__ARTICLE__
>>>

I-26 used to be full of trucks hauling cargo containers. The loss of a large portion of that business has to be hitting the SC economy hard.

Rocky Verdad October 19, 2015 at 9:38 pm

To be fair, a lot of those containers are probably on trains now.

Speak D Truth October 19, 2015 at 9:47 pm

Port traffic is way down

Bible Thumper October 20, 2015 at 12:00 am

You are all fits’ sheeple, today. None of you have expresses any doubt about this article. Fits gives no link; Very selective quotes. You believe anything he says as long as it’s critical of SC.. The documented truth is in my posted comments.

Wondering October 20, 2015 at 8:13 am

Is “Bible Thumper” Bob McCallister?

Sic Semper Tyrannis October 20, 2015 at 8:34 am

Don’t know, but I didn’t enjoy the Simpson’s last night.

Bible Thumper October 20, 2015 at 8:53 am

You don’t need to be Bob McCallister to know how to use Google.

The Colonel October 20, 2015 at 10:06 am

Yeah, not so much: “The Port of Charleston handled almost 1.1 million cargo containers during the 2015 fiscal year. That’s the most since 2006 and was within reach of the all-time record of 1.13 million set in 1995.

While I support the deepening project, it will NOT appreciably increase traffic but it will keep Charleston competitive for the traffic there is and it will ensure the channel remains open for a long time to come.

<<<

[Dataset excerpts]
>>>

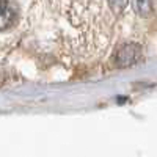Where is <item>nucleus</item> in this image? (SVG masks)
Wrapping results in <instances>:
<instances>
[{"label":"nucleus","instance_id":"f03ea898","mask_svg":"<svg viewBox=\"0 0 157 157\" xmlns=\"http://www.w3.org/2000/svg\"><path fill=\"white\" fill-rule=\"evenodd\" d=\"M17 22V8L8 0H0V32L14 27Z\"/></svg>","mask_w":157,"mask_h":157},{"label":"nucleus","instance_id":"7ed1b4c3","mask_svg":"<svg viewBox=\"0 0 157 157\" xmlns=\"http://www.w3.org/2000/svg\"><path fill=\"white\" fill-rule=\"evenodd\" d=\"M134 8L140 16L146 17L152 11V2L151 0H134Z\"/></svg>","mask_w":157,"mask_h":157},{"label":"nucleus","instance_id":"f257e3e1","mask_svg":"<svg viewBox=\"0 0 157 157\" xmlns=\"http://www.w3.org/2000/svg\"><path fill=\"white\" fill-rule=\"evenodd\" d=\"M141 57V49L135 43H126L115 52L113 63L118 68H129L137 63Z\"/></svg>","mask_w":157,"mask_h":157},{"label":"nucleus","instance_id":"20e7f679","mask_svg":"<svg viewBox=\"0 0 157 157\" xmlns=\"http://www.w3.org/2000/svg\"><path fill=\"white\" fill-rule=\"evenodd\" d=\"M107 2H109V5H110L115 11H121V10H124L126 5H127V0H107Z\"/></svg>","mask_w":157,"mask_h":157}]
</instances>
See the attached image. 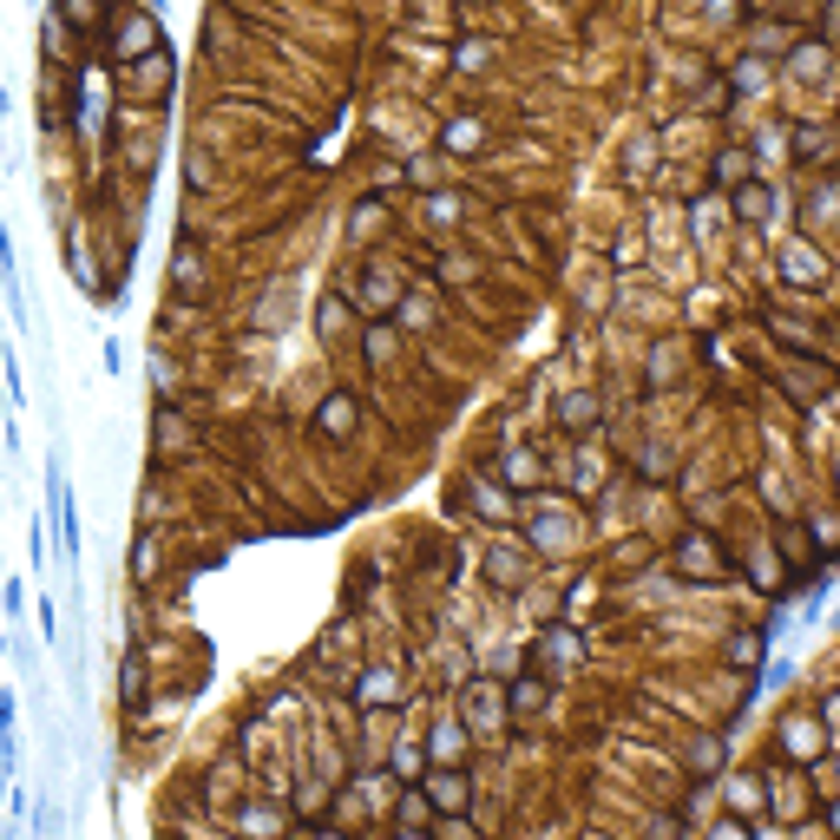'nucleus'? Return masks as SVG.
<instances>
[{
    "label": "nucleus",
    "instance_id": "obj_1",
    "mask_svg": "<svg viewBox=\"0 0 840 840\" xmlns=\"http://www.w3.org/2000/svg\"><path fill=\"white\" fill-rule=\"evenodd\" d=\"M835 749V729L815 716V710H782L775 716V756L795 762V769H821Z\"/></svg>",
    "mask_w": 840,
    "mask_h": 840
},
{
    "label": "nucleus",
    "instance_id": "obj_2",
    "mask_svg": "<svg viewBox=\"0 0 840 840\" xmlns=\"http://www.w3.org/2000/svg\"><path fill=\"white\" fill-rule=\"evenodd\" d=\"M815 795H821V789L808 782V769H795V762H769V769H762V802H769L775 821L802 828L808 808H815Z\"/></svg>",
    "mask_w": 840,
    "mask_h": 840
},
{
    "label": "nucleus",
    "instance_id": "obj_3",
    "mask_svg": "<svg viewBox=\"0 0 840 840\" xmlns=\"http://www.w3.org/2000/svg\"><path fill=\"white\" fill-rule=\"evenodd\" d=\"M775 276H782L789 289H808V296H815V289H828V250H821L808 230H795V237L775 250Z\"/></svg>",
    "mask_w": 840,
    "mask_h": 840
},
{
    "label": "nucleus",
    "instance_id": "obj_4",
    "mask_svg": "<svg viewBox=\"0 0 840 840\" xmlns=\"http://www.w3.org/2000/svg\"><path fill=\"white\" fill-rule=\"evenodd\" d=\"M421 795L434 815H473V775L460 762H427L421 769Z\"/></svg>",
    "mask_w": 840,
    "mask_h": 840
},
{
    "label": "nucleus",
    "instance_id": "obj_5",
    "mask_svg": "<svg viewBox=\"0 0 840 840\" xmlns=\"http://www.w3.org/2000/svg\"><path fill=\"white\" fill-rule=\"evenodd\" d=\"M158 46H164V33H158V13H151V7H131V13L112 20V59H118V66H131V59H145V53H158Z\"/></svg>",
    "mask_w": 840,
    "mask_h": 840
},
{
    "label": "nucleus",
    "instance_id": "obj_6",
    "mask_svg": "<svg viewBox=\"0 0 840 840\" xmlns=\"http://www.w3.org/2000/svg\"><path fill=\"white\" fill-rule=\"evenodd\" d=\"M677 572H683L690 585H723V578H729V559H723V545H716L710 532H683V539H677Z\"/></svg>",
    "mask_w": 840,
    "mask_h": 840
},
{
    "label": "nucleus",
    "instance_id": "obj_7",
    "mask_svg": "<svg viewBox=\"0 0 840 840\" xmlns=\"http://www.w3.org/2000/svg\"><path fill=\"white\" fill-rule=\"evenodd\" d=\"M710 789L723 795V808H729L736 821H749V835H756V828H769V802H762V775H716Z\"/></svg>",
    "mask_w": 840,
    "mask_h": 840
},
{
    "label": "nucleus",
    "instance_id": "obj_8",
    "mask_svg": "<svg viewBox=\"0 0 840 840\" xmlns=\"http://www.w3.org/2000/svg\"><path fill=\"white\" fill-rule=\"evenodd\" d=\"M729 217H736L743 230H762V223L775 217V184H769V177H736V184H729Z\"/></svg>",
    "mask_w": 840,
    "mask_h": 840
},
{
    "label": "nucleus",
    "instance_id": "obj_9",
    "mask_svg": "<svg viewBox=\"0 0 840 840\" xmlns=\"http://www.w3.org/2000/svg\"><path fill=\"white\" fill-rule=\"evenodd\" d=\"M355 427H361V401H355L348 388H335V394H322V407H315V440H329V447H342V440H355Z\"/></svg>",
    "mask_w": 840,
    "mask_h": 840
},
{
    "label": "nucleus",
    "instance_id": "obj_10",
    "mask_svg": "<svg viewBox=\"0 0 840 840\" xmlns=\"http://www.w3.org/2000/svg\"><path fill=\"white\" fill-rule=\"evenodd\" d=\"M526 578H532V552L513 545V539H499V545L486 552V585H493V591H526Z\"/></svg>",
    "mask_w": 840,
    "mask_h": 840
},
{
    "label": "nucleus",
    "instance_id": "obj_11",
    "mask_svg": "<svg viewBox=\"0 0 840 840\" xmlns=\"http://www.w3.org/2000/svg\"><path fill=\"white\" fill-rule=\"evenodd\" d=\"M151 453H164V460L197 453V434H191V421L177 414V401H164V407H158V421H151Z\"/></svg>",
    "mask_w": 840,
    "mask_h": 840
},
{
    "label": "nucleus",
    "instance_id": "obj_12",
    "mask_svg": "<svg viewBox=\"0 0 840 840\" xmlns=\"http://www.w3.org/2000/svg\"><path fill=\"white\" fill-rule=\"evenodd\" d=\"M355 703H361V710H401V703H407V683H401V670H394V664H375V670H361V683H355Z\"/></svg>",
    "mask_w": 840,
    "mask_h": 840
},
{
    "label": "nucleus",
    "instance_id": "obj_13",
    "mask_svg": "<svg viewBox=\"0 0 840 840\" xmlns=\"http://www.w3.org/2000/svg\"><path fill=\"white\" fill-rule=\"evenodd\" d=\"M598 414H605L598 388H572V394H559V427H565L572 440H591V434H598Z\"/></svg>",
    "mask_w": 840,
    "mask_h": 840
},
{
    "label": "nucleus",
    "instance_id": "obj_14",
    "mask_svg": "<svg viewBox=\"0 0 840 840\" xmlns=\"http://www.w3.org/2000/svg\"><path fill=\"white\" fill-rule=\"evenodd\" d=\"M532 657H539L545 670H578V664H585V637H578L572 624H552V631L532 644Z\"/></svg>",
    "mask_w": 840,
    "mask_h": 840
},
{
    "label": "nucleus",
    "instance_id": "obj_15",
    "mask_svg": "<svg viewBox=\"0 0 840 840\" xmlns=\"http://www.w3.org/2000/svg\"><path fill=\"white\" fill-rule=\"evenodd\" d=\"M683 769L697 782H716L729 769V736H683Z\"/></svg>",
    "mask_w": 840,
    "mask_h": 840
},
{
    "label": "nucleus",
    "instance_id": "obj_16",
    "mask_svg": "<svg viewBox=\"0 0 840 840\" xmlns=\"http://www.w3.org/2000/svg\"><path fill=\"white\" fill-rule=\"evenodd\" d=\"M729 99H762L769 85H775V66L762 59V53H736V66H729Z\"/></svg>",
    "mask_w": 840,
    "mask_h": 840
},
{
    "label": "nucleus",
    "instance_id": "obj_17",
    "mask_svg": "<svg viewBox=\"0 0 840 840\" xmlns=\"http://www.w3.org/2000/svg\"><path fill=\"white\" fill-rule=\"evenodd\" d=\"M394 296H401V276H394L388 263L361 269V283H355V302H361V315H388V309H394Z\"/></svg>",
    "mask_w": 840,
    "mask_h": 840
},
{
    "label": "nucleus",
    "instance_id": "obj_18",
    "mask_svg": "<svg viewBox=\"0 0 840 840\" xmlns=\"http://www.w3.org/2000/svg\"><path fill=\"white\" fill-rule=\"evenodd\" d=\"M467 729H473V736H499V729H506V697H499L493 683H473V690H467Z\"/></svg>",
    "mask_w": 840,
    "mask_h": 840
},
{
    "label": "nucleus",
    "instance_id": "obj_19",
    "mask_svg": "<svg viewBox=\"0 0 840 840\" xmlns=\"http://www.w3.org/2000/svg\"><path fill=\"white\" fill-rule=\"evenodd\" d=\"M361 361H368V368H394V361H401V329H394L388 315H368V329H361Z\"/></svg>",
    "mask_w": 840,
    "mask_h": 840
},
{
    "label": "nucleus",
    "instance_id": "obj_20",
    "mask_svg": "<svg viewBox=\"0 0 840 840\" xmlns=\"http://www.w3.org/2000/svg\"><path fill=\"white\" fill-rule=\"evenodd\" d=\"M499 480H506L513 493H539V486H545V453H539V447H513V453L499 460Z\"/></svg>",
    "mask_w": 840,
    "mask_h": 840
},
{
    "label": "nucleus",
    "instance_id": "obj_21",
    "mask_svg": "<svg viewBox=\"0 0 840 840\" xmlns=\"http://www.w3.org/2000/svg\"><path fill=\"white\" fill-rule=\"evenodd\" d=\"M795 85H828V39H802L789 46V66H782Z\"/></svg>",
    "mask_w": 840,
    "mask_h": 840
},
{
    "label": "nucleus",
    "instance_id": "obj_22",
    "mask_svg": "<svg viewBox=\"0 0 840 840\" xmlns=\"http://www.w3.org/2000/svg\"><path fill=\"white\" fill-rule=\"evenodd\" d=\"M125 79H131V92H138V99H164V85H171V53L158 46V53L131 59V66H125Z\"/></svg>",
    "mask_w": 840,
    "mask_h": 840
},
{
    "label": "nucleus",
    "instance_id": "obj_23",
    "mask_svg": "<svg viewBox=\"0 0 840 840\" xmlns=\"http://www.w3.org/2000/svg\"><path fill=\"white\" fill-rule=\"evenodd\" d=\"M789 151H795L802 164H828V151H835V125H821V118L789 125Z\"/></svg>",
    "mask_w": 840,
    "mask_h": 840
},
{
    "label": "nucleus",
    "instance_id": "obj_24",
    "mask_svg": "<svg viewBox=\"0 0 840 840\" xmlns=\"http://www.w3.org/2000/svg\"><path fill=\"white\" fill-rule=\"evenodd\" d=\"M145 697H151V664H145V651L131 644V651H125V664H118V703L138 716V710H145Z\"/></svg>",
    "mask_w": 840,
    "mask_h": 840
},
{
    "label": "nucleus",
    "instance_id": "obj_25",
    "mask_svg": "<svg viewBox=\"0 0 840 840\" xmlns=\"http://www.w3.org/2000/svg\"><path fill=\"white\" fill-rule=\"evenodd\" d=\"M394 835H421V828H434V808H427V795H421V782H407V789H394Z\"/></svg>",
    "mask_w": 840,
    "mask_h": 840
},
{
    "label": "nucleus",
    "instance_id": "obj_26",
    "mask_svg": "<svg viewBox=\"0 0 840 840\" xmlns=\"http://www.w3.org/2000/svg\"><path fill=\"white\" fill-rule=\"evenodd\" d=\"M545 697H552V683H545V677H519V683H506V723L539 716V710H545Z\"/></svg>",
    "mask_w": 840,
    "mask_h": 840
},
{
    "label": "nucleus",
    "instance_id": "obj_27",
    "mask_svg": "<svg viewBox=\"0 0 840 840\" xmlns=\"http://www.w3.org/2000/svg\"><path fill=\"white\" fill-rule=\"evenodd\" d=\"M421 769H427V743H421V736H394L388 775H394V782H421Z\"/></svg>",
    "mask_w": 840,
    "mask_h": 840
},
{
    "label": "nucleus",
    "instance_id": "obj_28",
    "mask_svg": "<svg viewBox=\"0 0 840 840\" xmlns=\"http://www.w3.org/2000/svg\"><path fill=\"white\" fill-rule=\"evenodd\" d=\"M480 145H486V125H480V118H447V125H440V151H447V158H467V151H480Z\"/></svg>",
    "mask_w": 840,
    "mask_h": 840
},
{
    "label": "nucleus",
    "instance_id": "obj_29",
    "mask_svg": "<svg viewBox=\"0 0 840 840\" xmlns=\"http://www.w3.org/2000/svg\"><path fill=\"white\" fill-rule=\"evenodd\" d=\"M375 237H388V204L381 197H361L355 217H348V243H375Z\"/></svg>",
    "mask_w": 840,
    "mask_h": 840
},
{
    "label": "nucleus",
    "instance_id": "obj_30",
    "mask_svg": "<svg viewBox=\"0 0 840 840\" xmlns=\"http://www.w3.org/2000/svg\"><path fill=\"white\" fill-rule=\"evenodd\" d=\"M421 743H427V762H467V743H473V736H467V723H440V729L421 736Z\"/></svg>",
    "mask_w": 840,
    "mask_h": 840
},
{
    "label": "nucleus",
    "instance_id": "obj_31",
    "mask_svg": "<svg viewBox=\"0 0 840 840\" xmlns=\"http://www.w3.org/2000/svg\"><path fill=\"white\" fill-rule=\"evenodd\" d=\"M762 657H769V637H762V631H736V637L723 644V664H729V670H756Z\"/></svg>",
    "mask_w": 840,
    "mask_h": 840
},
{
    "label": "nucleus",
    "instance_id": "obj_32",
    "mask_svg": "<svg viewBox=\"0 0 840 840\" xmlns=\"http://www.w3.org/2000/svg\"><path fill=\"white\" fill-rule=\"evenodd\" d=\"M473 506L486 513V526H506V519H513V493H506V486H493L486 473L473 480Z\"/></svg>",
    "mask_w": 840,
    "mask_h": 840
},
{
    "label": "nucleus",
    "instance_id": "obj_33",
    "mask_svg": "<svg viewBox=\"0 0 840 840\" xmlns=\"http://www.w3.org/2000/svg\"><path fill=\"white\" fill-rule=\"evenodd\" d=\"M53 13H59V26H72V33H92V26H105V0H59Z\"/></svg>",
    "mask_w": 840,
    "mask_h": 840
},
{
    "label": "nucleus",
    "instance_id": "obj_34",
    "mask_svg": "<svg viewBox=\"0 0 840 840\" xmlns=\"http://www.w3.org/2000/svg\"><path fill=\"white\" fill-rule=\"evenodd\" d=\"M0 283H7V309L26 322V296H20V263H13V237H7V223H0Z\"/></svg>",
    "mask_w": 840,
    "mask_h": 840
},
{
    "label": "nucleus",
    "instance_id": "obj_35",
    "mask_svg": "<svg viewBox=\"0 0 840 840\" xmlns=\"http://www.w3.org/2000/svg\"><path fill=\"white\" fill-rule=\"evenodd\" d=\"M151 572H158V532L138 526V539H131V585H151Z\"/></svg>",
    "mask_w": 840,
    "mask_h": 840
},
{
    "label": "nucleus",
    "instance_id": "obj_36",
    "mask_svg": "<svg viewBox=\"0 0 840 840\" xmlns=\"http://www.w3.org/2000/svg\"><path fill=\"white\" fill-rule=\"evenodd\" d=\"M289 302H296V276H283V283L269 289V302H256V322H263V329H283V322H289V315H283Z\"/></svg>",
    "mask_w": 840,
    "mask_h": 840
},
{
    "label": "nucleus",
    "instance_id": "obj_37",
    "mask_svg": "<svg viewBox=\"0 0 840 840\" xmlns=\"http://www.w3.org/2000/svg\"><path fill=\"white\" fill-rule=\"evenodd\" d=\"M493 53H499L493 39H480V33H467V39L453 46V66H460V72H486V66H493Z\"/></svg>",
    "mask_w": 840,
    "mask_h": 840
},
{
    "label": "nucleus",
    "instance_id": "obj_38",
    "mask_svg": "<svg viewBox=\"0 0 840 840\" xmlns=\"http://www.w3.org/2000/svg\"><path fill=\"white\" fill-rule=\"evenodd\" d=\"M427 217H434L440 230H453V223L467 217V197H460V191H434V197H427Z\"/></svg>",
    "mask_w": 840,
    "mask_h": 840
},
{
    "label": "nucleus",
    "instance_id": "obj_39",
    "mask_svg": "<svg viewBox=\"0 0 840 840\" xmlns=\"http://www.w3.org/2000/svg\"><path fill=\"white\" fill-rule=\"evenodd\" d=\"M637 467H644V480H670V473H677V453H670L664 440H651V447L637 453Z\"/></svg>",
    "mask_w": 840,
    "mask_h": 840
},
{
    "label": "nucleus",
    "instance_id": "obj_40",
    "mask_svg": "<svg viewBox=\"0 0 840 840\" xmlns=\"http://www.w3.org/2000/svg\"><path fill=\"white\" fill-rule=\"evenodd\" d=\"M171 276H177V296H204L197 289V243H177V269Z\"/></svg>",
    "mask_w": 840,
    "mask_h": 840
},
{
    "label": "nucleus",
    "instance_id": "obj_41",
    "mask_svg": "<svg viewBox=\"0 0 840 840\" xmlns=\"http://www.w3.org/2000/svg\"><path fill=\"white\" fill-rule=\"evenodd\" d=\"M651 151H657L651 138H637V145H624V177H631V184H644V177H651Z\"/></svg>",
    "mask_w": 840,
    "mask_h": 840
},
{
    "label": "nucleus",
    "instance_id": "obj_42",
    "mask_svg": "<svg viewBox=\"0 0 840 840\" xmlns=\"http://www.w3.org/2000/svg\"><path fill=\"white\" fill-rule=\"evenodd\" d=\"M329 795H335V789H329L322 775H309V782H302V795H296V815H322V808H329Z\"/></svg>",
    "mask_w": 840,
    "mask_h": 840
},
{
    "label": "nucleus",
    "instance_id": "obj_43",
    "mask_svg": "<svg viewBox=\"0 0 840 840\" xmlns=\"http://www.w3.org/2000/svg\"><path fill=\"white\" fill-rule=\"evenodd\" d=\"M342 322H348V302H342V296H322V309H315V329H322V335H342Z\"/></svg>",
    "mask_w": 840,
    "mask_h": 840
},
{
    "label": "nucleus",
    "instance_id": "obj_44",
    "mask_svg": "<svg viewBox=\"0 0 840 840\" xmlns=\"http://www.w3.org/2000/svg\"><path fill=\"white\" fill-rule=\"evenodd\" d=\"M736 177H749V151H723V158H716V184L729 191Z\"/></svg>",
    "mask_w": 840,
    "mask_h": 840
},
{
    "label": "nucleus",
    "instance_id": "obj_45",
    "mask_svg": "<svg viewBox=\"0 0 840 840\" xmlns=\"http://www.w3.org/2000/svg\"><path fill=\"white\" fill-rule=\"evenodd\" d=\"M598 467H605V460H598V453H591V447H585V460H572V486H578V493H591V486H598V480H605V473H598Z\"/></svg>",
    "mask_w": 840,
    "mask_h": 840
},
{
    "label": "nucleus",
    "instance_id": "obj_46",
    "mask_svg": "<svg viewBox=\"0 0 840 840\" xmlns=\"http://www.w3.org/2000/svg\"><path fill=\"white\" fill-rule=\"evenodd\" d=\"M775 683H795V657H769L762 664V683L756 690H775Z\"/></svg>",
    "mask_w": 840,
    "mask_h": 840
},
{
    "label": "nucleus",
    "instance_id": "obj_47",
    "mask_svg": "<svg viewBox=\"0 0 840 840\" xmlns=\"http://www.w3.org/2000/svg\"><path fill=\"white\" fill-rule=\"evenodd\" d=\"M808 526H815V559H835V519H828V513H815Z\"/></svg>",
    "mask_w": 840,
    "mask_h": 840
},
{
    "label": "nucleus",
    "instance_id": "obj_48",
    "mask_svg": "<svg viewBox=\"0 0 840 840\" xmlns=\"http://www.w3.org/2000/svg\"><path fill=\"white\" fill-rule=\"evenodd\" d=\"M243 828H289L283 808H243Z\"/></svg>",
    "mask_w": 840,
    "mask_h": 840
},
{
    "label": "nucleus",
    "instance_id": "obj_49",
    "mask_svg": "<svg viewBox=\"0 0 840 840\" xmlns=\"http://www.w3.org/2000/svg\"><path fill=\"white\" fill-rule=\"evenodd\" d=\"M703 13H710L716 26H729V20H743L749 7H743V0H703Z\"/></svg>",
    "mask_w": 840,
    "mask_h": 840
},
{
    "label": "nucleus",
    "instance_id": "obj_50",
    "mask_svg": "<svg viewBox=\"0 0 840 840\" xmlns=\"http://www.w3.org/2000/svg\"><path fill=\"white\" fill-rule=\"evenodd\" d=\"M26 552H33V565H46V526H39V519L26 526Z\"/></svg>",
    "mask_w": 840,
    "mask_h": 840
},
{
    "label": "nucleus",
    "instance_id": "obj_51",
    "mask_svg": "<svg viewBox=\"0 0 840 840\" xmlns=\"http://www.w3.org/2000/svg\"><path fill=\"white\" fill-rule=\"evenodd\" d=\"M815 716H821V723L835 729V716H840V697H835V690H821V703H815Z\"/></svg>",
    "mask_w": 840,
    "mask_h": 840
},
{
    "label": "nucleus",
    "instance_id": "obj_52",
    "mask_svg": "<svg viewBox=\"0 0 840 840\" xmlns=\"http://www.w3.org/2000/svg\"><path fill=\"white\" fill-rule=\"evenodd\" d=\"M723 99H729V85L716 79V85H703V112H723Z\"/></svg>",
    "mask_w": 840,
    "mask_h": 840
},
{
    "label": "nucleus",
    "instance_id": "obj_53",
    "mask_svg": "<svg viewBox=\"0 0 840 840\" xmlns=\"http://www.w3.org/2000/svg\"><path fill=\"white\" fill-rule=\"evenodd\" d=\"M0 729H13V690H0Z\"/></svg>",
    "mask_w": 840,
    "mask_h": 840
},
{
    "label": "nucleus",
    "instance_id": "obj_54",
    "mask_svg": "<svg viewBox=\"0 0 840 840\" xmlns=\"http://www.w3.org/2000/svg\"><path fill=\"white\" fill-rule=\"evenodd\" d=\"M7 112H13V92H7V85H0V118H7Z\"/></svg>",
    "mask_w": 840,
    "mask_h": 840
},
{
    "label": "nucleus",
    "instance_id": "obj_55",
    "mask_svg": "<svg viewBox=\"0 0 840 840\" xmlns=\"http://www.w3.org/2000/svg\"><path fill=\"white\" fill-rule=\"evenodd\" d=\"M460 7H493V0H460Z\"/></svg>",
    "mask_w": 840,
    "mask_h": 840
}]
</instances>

<<<

__DIRECTIONS__
1. Answer these questions from the comment thread:
(a) Which highway is said to have once been full of trucks hauling cargo containers?
(b) Where does Rocky Verdad say many of those containers probably are now?
(c) What all-time record for the Port of Charleston is quoted, and in what year was it set?
2. Extend the comment thread about the Port of Charleston with a few more comments that follow its last one.
These lines are unrelated to the comment thread.

__TASK RESPONSES__
1.
(a) I-26
(b) On trains
(c) 1.13 million cargo containers, set in 1995

2.
Native Ink October 19, 2015 at 8:10 pm

The major East Coast ports are as deep or deeper than Charleston’s will be after the dredging. Charleston isn’t really gaining any competitive advantage from this. They are just keeping up with the pack.

UBL October 19, 2015 at 9:32 pm

The people handling the really big money for SC–the Ports Authority, Santee Cooper and the Retirement System Investment Commission–have all performed like rookies. SC is being taken to the cleaners and there is nothing we can do about it.

Bible Thumper October 19, 2015 at 11:03 pm

All it is a Google search to find Dr. Asaf Ashar’s bias. He contradicts the above statements by acknowledging that Charleston will gain an advantage over Savannah. And he acknowledged that Corp of Engineers, who also have experts, disagree with him about Savannah not getting as deep a port as Savannah. This article is clearly meant to support Savannah at the expense of Charleston. I put key statements are in bold.

Devolution of U.S. Port Channels

The following is a guest commentary by Asaf Ashar, Professor Research (Emer.), National Ports & Waterways Initiative, University of New Orleans. An earlier version appeared in the Journal of Commerce’s 2015 Annual Review & Outlook.

After 15 years of relentless struggle, the U.S. Army Corps of Engineers approved a 47-foot deep channel for the Port of Savannah. Two years later, the Army Corps approved a 52-foot channel for the Port of Charleston. Having a 52-foot channel, the deepest on the east coast, provides Charleston with an important competitive advantage: ability to serve a fully loaded 13,500-TEU, New-Panamax ship. The consecutive Army Corps decisions to deepen two adjacent ports serving the same ships to different depths was made by applying the same economic assessment methodology, based on the same criterion of national benefit/cost ratio. Why was Savannah, twice the size of Charleston, so harshly discriminated against relative to its archrival located just 104 nm to the north?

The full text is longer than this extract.